Silence. The silence went on too long; it was too full of whispers that seemed on the verge of becoming articulate.

“I need more detail.”

“A cargo of Tesserane silk, coming in via Scalentine, due in about two days.”

“And the nature of the crime?”

“Robbery! I told you!”

“Look,” the voice said, suddenly friendlier, perhaps because my desperation had been audible. “I can’t do this officially, but I can get one of the clerks to drop a word in someone’s ear. I’ll send Suli over to the barracks, all right? It’s as much as I can do. And if anyone asks, I didn’t.”

“Thank you! Tell them it’s me, they’ll know I wouldn’t waste their time.”

“I will.”

The quality of the silence changed, and I realised she had turned off her end of the device.
Suli,
I thought. I’d heard that name before, somewhere. A client? A...

“Babylon. Oh, Babylon, that is very unwise.”

I jerked backwards away from the machine, and Mokraine reached past me, and flicked at the base of the device.

The light died, and the shadows on the wall collapsed in the warm, sane glow of the lantern in Mokraine’s hand.
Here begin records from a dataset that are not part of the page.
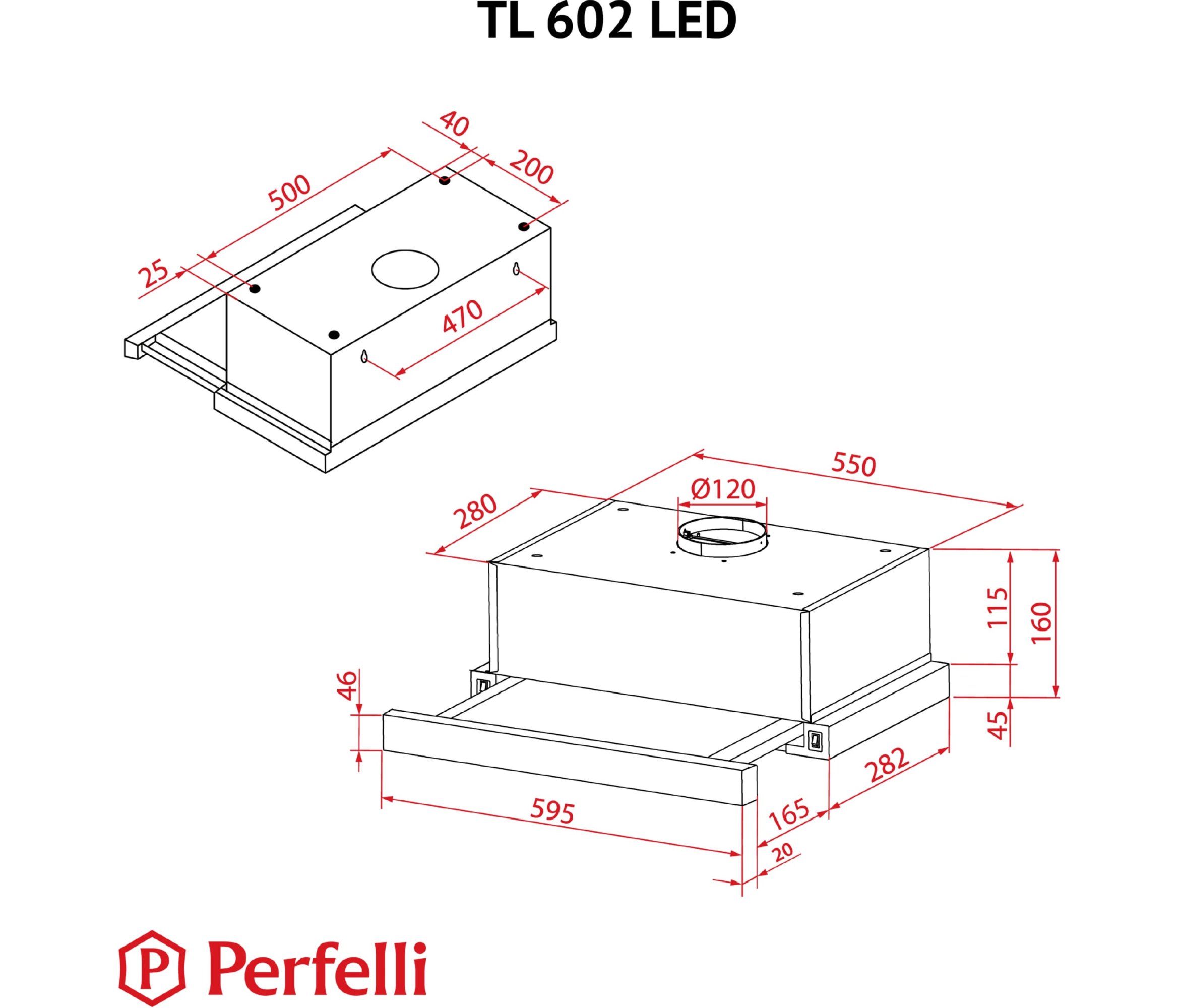 TL 602 LED

40
200
500
25
470

550
Ø120
280
115
160
46
45
282
595
165
20

P Perfelli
“These are not toys for the unlearned to play with,” he said.

What had I been doing? My arms were pebbled with goosebumps. My stomach roiled and rolled. It wasn’t hunger, it was my gut. It had been shrieking at me, and I had ignored it. Why in the name of the All had I used that thing?

Mokraine leaned forward, holding up the lantern and peering at me.

“What is it?” I said.

“I do not know. Perhaps nothing. Come away.”

“Gladly.”

I stumbled after him, feeling doped and utterly confused. “Mokraine? What were you doing there?”
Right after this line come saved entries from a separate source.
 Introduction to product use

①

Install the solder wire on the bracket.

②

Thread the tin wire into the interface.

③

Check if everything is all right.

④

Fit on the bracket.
“I felt something. Something in the structure...” He stared into the flame of the lantern for a moment. “I know I am mad,” he said. “But also I know that I feel the portals, now. I feel the tug and pull, the net of thought that laces the All. The gates and passages through which things pass. I think that is why I am here. And that device is part of it. But... I do not know. In any event, you should not use it again.”

“I don’t plan to! I don’t know why I did. Except I was desperate.”

“Yes.”

“But I hated the thing. When Fain first showed it to me I didn’t trust it. I can’t believe I did that.”
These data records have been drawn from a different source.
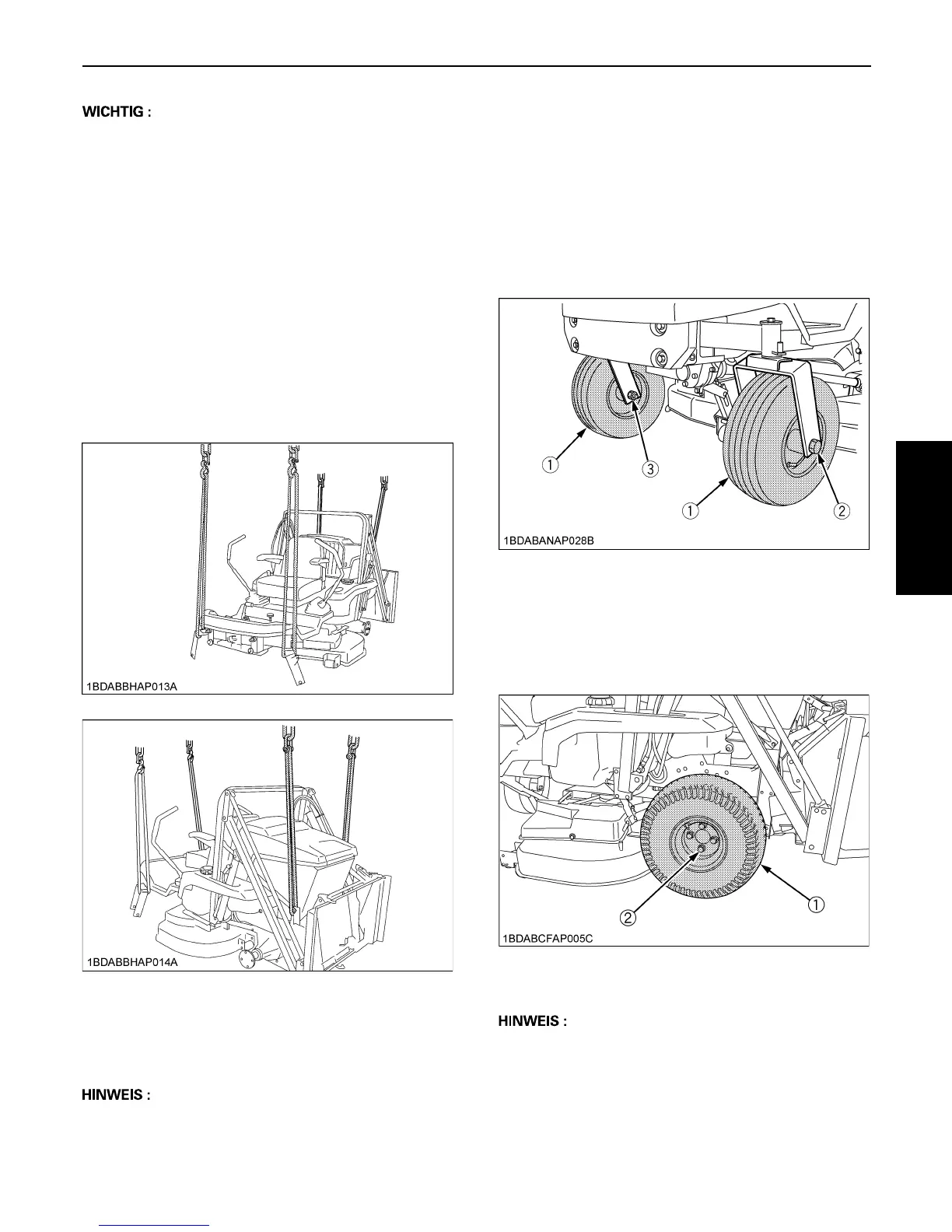 WICHTIG :

1BDABBHAP013A

1BDABBHAP014A

HINWEIS :

1
3
1
2

1BDABANAP028B

2
1

1BDABCFAP005C

HINWEIS :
“Perhaps something wanted you to,” Mokraine said.

That was a thought I could have lived without.

 

CHAPTER

FIFTEEN

 

 

I
TRIED TO
shake it off. I had done something foolish, but I felt perfectly fine, now. Nothing had happened. And I’d sent a message. Hargur would send some guards, at least.

Fain had to chant. You didn’t. And he had to fidget with the thing for minutes, you found the right position for all those little wheels and levers without even thinking...

Perhaps something wanted you to...

“Oh shut up,” I muttered. “Nothing
happened.
” Nonetheless, I wouldn’t be using the Section’s little toy again.

My gut, possibly still annoyed at being ignored earlier, pointed out that it hadn’t had supper and would like some, now, please.

It’s a bit much when your own bloody insides take against you. I made my way towards the barracks to get some food.

And while I was there, or rather, after I’d eaten, I’d see what I could make of the captain. At least that would take my mind off my own idiocy.

Yelling at him, I knew, would only make him even more resentful, and this wasn’t a case for seduction, except of a very specialised sort. I was going to try telling him a story, based on something I remembered, from long ago. Storytelling is part of my job, one way and another. Usually specifically for erotic effect, but I’ve used it to rally soldiery, too.